I began to type a rant about this whole article yesterday (still unfinished), but it's too long and off at a tangent to post in this thread. To be shorter and sweeter instead:
Firstly, any thinking Christian would (should?) be offended by by the article's underlying theme and message, namely that the holy spirit is responsible for leading 'God's organization' into erroneous teaching on countless occasions, that it/he has directed the organization forward, backward and round in circles in matters of doctrine. If that really is the case, the holy spirit and the Almighty either haven't a clue or are playing about, and obviously this isn't in line with the Bible's portrayal of how the holy spirit works.
Secondly, I don't see any significant change in the 'generation' teaching here. I do see a 'clarification' (*cough*) or 'expansion' on what was written in 2008. The concept was already elastic and indefinite when they said:
"As a class, these anointed ones make up the modern-day 'generation' of contemporaries that will not pass away 'until all these things occur.'This suggests that some who are Christ's anointed brothers will still be alive on earth when the foretold great tribulation begins." w.08, 2/15, p.24.
They've just spelled it out more by, as others have noted, nonsensically making 'generation' even more elastic in scope, rendering it essentially meaningless! LOL!
And the other crazy thing is, haven't the anointed as a class existed since 33 CE? And haven't they overlapped with the lives of other anointed ones through the centuries, through 1914 and through to the 21st century??? Why not go the whole hog and say the 'generation that will not pass away until all these things occur' is the generation of the anointed as a class from the 1st century onward until the end? After all, a couple of paragraphs earlier in the same 2008 article they said:
"Jesus said that it was his disciples, soon to be anointed with holy spirit, who should be able to draw certain conclusions when they saw 'all these things' occur. So Jesus must have been referring to his disciples when he made the statement: 'This generation will by no means pass away until all these things occur.'"

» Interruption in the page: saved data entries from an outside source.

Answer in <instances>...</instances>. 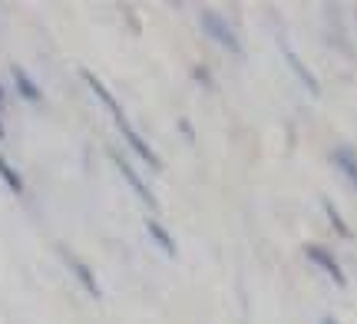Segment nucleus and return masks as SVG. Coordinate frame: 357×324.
<instances>
[{
	"mask_svg": "<svg viewBox=\"0 0 357 324\" xmlns=\"http://www.w3.org/2000/svg\"><path fill=\"white\" fill-rule=\"evenodd\" d=\"M199 24H202V30L208 33V37L215 40L218 47H225V50H231V53H238L242 56V43H238V33L229 26V20L222 17V13H215V10H202L199 13Z\"/></svg>",
	"mask_w": 357,
	"mask_h": 324,
	"instance_id": "obj_1",
	"label": "nucleus"
},
{
	"mask_svg": "<svg viewBox=\"0 0 357 324\" xmlns=\"http://www.w3.org/2000/svg\"><path fill=\"white\" fill-rule=\"evenodd\" d=\"M305 255H307V261H314V265H318L321 272L328 275V278H331L337 288L347 285V275H344V268H341V261L334 259V255L324 245H318V242H307V245H305Z\"/></svg>",
	"mask_w": 357,
	"mask_h": 324,
	"instance_id": "obj_2",
	"label": "nucleus"
},
{
	"mask_svg": "<svg viewBox=\"0 0 357 324\" xmlns=\"http://www.w3.org/2000/svg\"><path fill=\"white\" fill-rule=\"evenodd\" d=\"M116 126H119V132L126 136V143L132 146V153H136V156H139L142 162H149L153 169H162V159L155 156V149H153L149 143H146V139H142V136H139L136 130H132V126H129L126 119H123V123H116Z\"/></svg>",
	"mask_w": 357,
	"mask_h": 324,
	"instance_id": "obj_3",
	"label": "nucleus"
},
{
	"mask_svg": "<svg viewBox=\"0 0 357 324\" xmlns=\"http://www.w3.org/2000/svg\"><path fill=\"white\" fill-rule=\"evenodd\" d=\"M113 159H116V166H119V172H123V179L129 182V189H132V192L139 195V199H142V202H146L149 208H155V195L149 192V185H146V182L139 179V172H136V169L129 166V162H126L123 156H119V153H113Z\"/></svg>",
	"mask_w": 357,
	"mask_h": 324,
	"instance_id": "obj_4",
	"label": "nucleus"
},
{
	"mask_svg": "<svg viewBox=\"0 0 357 324\" xmlns=\"http://www.w3.org/2000/svg\"><path fill=\"white\" fill-rule=\"evenodd\" d=\"M331 162L347 176V182L357 189V149L354 146H337L331 153Z\"/></svg>",
	"mask_w": 357,
	"mask_h": 324,
	"instance_id": "obj_5",
	"label": "nucleus"
},
{
	"mask_svg": "<svg viewBox=\"0 0 357 324\" xmlns=\"http://www.w3.org/2000/svg\"><path fill=\"white\" fill-rule=\"evenodd\" d=\"M60 255H63V261L70 265V272H73V275L79 278V285L86 288L89 295H96V298H100V285H96V275L89 272V265H86V261H79L77 255H70V252H60Z\"/></svg>",
	"mask_w": 357,
	"mask_h": 324,
	"instance_id": "obj_6",
	"label": "nucleus"
},
{
	"mask_svg": "<svg viewBox=\"0 0 357 324\" xmlns=\"http://www.w3.org/2000/svg\"><path fill=\"white\" fill-rule=\"evenodd\" d=\"M83 79H86V83H89V90H93V93H96V96H100V103L106 106V109H109V113H113V116H116V123H123V119H126V116H123V109H119V103H116V96H113V93H109V90H106V86H102V79H100V77H93L89 70H83Z\"/></svg>",
	"mask_w": 357,
	"mask_h": 324,
	"instance_id": "obj_7",
	"label": "nucleus"
},
{
	"mask_svg": "<svg viewBox=\"0 0 357 324\" xmlns=\"http://www.w3.org/2000/svg\"><path fill=\"white\" fill-rule=\"evenodd\" d=\"M284 60L291 63V70L298 73V79H301V83H305L307 90H311V96H318V93H321V83L314 79V73H311V70H307V66L301 63V56H298L294 50H284Z\"/></svg>",
	"mask_w": 357,
	"mask_h": 324,
	"instance_id": "obj_8",
	"label": "nucleus"
},
{
	"mask_svg": "<svg viewBox=\"0 0 357 324\" xmlns=\"http://www.w3.org/2000/svg\"><path fill=\"white\" fill-rule=\"evenodd\" d=\"M10 73H13V86H17V93H20L24 100H30V103H37V100H40V86L30 79V73H26L24 66H13Z\"/></svg>",
	"mask_w": 357,
	"mask_h": 324,
	"instance_id": "obj_9",
	"label": "nucleus"
},
{
	"mask_svg": "<svg viewBox=\"0 0 357 324\" xmlns=\"http://www.w3.org/2000/svg\"><path fill=\"white\" fill-rule=\"evenodd\" d=\"M146 232H149V238H153L155 245H159V248H162V252H166L169 259L176 255V242H172V235L166 232V225H162V222L146 219Z\"/></svg>",
	"mask_w": 357,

Thirdly, I find it interesting that the contrast between 'new light' and 'old light' on this 'generation' issue is limited to the 2008 and 1995 understandings. It's like the 45+ year long teaching about the 'generation that saw the sign in 1914' that wouldn't pass away (which according to the article must have been another of the holy spirit's misdirections) is only a distant memory, almost as if it never happened!